-- start of Provided data --

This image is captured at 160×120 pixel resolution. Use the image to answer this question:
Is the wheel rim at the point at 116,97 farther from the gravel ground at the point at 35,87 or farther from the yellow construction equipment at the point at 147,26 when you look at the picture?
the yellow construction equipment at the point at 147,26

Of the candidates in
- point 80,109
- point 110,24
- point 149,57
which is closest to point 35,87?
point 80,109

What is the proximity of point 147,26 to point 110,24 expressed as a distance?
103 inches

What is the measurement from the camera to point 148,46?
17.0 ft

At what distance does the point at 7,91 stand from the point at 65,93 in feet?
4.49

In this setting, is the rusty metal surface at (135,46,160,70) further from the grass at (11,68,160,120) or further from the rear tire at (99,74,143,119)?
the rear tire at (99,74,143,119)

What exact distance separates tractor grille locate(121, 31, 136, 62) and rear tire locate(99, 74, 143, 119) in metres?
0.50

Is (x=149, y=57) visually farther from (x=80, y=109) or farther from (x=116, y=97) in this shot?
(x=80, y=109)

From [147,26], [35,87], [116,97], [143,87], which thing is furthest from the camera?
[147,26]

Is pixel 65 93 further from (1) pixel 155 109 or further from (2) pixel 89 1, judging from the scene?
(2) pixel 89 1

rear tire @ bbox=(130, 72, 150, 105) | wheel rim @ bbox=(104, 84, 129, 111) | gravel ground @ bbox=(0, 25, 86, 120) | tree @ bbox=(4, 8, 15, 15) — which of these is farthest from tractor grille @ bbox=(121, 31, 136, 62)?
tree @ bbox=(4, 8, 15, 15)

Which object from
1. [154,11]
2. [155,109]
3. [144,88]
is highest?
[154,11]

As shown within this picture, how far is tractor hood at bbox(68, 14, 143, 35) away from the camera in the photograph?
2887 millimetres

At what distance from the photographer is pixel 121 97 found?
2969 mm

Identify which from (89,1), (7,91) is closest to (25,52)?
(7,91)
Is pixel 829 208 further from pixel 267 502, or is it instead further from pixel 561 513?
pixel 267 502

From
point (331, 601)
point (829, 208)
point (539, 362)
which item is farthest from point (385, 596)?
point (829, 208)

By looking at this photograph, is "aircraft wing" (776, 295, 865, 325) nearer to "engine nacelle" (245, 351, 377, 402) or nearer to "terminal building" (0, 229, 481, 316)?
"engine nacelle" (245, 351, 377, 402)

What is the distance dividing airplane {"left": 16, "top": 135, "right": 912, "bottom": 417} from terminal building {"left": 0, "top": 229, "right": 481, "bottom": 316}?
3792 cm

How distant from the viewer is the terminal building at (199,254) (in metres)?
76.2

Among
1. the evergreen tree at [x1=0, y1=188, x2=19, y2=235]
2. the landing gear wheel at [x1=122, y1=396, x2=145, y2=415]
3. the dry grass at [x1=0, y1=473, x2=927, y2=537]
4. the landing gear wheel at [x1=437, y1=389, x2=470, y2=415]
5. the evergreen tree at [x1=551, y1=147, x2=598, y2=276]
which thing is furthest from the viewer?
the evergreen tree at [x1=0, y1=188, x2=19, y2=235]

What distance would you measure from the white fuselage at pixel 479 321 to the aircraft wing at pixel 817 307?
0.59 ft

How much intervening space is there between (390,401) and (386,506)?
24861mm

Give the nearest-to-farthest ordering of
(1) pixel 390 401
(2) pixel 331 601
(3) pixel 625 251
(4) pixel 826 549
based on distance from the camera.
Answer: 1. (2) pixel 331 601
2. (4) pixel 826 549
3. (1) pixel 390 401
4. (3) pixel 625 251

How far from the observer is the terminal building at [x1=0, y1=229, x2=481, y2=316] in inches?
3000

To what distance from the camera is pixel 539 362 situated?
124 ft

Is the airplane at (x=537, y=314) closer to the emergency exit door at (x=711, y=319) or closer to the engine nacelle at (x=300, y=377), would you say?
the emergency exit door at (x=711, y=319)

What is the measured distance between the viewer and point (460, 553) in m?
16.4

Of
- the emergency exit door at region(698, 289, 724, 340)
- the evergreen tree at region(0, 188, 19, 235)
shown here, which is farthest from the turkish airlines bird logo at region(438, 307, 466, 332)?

-- end of Provided data --

## Exercise description
Reproduce every item above word for word, keeping each line as it appears.

## Response to the exercise
This image is captured at 160×120 pixel resolution. Use the image to answer this question:
Is the wheel rim at the point at 116,97 farther from the gravel ground at the point at 35,87 or farther from the yellow construction equipment at the point at 147,26 when you look at the picture?
the yellow construction equipment at the point at 147,26

Of the candidates in
- point 80,109
- point 110,24
- point 149,57
which is closest to point 35,87?
point 80,109

What is the proximity of point 147,26 to point 110,24 expressed as a distance?
103 inches

What is the measurement from the camera to point 148,46?
17.0 ft

At what distance does the point at 7,91 stand from the point at 65,93 in feet?
4.49

In this setting, is the rusty metal surface at (135,46,160,70) further from the grass at (11,68,160,120) or further from the rear tire at (99,74,143,119)?
the rear tire at (99,74,143,119)

What exact distance separates tractor grille locate(121, 31, 136, 62) and rear tire locate(99, 74, 143, 119) in metres?
0.50

Is (x=149, y=57) visually farther from (x=80, y=109) or farther from (x=116, y=97) in this shot?
(x=80, y=109)

From [147,26], [35,87], [116,97], [143,87], which thing is furthest from the camera?
[147,26]

Is pixel 65 93 further from (1) pixel 155 109 or further from (2) pixel 89 1, judging from the scene?
(2) pixel 89 1

rear tire @ bbox=(130, 72, 150, 105) | wheel rim @ bbox=(104, 84, 129, 111) | gravel ground @ bbox=(0, 25, 86, 120) | tree @ bbox=(4, 8, 15, 15) — which of these is farthest from tractor grille @ bbox=(121, 31, 136, 62)?
tree @ bbox=(4, 8, 15, 15)

Which object from
1. [154,11]
2. [155,109]
3. [144,88]
is highest?
[154,11]

As shown within this picture, how far is tractor hood at bbox(68, 14, 143, 35) away from the camera in the photograph?
2887 millimetres

At what distance from the photographer is pixel 121 97 found?
2969 mm

Identify which from (89,1), (7,91) is closest to (25,52)?
(7,91)
Is pixel 829 208 further from pixel 267 502, or is it instead further from pixel 561 513?
pixel 267 502

From
point (331, 601)
point (829, 208)
point (539, 362)
which item is farthest from point (385, 596)?
point (829, 208)

By looking at this photograph, is "aircraft wing" (776, 295, 865, 325) nearer to "engine nacelle" (245, 351, 377, 402) or nearer to "terminal building" (0, 229, 481, 316)?
"engine nacelle" (245, 351, 377, 402)

What is the distance dividing airplane {"left": 16, "top": 135, "right": 912, "bottom": 417} from terminal building {"left": 0, "top": 229, "right": 481, "bottom": 316}?
3792 cm

How distant from the viewer is the terminal building at (199,254) (in metres)?
76.2

Among
1. the evergreen tree at [x1=0, y1=188, x2=19, y2=235]
2. the landing gear wheel at [x1=122, y1=396, x2=145, y2=415]
3. the dry grass at [x1=0, y1=473, x2=927, y2=537]
4. the landing gear wheel at [x1=437, y1=389, x2=470, y2=415]
5. the evergreen tree at [x1=551, y1=147, x2=598, y2=276]
which thing is furthest from the viewer?
the evergreen tree at [x1=0, y1=188, x2=19, y2=235]

What distance would you measure from the white fuselage at pixel 479 321 to the aircraft wing at pixel 817 307?
0.59 ft

How much intervening space is there between (390,401) and (386,506)?
24861mm

Give the nearest-to-farthest ordering of
(1) pixel 390 401
(2) pixel 331 601
(3) pixel 625 251
(4) pixel 826 549
based on distance from the camera.
Answer: 1. (2) pixel 331 601
2. (4) pixel 826 549
3. (1) pixel 390 401
4. (3) pixel 625 251

How far from the observer is the terminal building at [x1=0, y1=229, x2=481, y2=316] in inches?
3000

To what distance from the camera is pixel 539 362 situated?
124 ft

Is the airplane at (x=537, y=314) closer to the emergency exit door at (x=711, y=319) or closer to the engine nacelle at (x=300, y=377), would you say?
the emergency exit door at (x=711, y=319)

What is the measured distance between the viewer and point (460, 553) in m?
16.4

Of
- the emergency exit door at region(698, 289, 724, 340)
- the evergreen tree at region(0, 188, 19, 235)
shown here, which is farthest from the turkish airlines bird logo at region(438, 307, 466, 332)?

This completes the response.